When war or disaster strikes a region, restoring health services is a primary concern for governments and aid agencies. In fact, it is so important that many people don’t think projects through before launching them.

However, “if you don’t get things right, particularly for health systems, at the very onset of a humanitarian emergency, it can have long-term consequences in terms of the sustainability of those interventions,” says Valerie Percival, an assistant professor at the Norman Paterson School of International Affairs.

Together with Chantal Blouin, the associate director of the Centre for Trade Policy and Law, Percival co-directs the Health and Foreign Policy Initiative. The objective of the Initiative is to generate and disseminate research to ensure that foreign policy decisions on global health are informed by the best available empirical evidence. Health interventions during and after conflict and natural disaster is one of its focus areas.
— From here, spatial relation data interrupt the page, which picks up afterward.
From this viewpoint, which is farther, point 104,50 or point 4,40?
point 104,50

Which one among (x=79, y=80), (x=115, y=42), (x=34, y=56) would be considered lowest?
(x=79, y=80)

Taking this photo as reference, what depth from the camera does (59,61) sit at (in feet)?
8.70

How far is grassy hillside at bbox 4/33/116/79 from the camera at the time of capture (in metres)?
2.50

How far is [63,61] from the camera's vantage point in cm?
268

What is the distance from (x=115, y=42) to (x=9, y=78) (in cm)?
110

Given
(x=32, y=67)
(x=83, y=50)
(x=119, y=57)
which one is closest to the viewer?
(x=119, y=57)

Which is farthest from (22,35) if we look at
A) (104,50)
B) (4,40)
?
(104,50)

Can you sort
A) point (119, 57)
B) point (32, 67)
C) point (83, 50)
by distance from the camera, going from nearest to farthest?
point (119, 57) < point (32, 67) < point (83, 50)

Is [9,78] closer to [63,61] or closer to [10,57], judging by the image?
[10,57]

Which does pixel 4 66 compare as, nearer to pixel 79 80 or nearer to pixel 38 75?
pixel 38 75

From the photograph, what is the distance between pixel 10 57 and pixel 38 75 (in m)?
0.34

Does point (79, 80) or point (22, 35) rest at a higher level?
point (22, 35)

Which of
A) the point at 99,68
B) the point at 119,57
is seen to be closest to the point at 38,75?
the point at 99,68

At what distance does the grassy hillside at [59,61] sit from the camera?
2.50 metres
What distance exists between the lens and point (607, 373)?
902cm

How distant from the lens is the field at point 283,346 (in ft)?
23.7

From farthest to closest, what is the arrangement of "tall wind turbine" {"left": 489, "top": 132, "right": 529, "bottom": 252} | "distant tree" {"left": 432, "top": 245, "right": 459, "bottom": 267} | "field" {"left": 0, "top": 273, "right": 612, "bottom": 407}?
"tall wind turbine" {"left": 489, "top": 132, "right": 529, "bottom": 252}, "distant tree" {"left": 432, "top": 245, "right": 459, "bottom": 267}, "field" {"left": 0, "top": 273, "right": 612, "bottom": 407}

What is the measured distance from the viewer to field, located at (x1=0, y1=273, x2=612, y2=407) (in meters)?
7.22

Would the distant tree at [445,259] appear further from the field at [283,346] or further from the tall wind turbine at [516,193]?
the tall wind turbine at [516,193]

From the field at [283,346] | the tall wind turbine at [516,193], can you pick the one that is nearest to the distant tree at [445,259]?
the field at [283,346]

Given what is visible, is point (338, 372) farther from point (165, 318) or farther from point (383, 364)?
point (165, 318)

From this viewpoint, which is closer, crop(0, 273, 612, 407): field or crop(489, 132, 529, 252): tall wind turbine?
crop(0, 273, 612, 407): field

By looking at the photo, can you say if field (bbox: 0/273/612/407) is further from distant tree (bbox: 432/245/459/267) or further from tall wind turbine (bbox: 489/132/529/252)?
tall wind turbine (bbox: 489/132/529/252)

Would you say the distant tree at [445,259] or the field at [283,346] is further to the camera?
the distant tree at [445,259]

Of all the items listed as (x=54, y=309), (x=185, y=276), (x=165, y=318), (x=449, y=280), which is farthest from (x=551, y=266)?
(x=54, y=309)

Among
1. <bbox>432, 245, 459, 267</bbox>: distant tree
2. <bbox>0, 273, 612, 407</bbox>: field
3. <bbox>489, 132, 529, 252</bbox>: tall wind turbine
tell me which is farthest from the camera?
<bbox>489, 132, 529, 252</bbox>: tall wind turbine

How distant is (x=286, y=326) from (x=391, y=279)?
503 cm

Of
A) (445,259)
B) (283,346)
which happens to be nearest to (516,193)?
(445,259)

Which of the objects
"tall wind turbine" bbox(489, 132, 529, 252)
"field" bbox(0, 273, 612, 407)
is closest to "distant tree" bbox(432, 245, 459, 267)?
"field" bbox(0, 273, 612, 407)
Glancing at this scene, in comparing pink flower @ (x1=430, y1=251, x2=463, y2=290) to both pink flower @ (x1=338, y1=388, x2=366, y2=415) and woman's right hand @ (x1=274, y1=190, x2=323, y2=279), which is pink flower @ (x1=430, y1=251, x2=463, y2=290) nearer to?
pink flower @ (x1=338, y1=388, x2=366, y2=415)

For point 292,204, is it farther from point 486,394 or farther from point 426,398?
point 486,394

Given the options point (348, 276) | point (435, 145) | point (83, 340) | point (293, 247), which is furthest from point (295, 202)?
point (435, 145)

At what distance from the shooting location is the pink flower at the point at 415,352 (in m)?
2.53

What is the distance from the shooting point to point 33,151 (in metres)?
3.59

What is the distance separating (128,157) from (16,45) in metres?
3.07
High profile humanitarian agencies, such as Médicins Sans Frontières, do not have the time or inclination to conduct long-range planning. Their priority is to immediately treat those with  life-threatening injuries and illnesses, and to provide food, water and shelter to reduce the population’s vulnerability to death and disease.

Yet poorly planned health care interventions can have an expensive legacy. Percival worked for several years in Kosovo with the Canadian International Development Agency and the International Crisis Group. She points to a prosthetics lab that the Government of Italy built in the wake of that region’s civil war. “It was beautiful, but after the Italian government stopped its financial support, the Kosovo government would not be able to fund the recurrent costs of the lab.”

Ensuring health services are culturally appropriate is also critical. For example, a health centre in Kosovo provided services for victims of sexual violence. Women could access these services by going to a designated room to discuss their case. But “in societies like Kosovo, where there’s such a code of honour regarding women and sexuality, a woman cannot self-identify by going to a room so that everybody in the community would know she had been raped,” says Percival. “If they had spent five minutes talking to women in the community, they would have realized that that was an inappropriate way to deliver those kinds of services.”

Every situation presents unique challenges. When the earthquake struck Haiti, the country was slowly emerging from a long period of political turmoil. Port au Prince, the centre of government as well as the headquarters of multilateral and non-governmental organizations, was the hardest hit. “I find it hard to think of another natural disaster where… the capital city was so badly affected and the government and international organizations were initially almost paralyzed,” says Percival.

Wars and disasters—devastating as they are—can provide governments an opportunity to improve services. In Haiti, “Now is the time to start thinking about how to rebuild the ministry of health, how to make sure the officials are well trained and have the kinds of resources that they need to ensure Haiti’s health system can be effective and equitable.”

Effective efforts don’t have to be complicated, yet they do have to take into account local context and capacity. More research is needed on the impact of humanitarian assistance on health systems and the most effective ways to leverage humanitarian interventions to build local health system capacity.

The Health and Foreign Policy Initiative is about much more than research on health and conflict. Chantal Blouin examines the migration of health workers, the impact of trade agreements on national health systems, and the use of global health diplomacy to enhance prevention efforts for chronic diseases.

With a $400,000 grant from the Rockefeller Foundation, the Initiative also produces The Health Diplomacy Monitor. This online publication analyses international health negotiations, such as the recently concluded discussions at the World Health Organization on counterfeit medicines, WHO’s response to the H1N1 pandemic, and the voluntary international code for the recruitment of health workers.

These negotiations have a critical impact on global health. But due to small budgets prohibiting travel as well as lack of open-access reporting on the negotiations, officials and civil society groups from developing countries may find it difficult to participate fully or keep abreast of developments. The Monitor will level the playing field and help them to stay involved from a distance.

It’s just another way of carrying out the Health and Foreign Policy Initiative’s main objective: to improve global health for people who can’t always fight for their own interests.